After Wilder left Lake Sunapee that summer, he wrote to Amy, “I am looking for a wise, intelligent, and fairly tranquil friend. I should like it to be a lady, somewhat older than myself who will understand me so well…that I can write her conceitedly and she will understand…do you know anyone who would like to receive letters from me?” And thus began a long history – sometimes at Sunapee summers, sometimes in letters – between the older woman and the younger man.
Amy was, in fact, the first person to see the manuscript for Our Town. Wilder sent her his drafts, including his novels as well as plays, for her feedback. Their correspondence is now part of the Wilder archive, housed at Yale University. Misogynist history’s assessment of their fruitful relationship is that Amy was Wilder’s “pen pal”.

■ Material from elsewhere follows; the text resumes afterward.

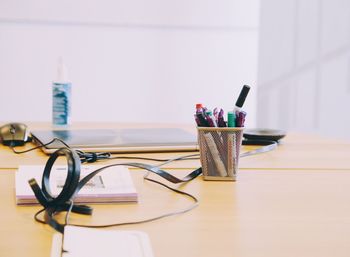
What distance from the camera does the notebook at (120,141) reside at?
1165mm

Amy later divorced her husband and established community theaters in Connecticut, where she acted and directed in plays. Jan remembers her grandmother as a talented seamstress, a bookbinder, and a constant source of wonder and creativity. The formal portrait of Thornton Wilder rested on the piano.
Amy always carried a small folder of photos: one young Thornton and one older Thornton.
If you Google “Amy Weil Wertheimer” you will find nothing of her life or enduring relationship with Wilder. Many people have claimed to be Wilder’s close friend, but the rare mementos of a genuine connection between two creative artists – Thornton and Amy – reside here in Boulder.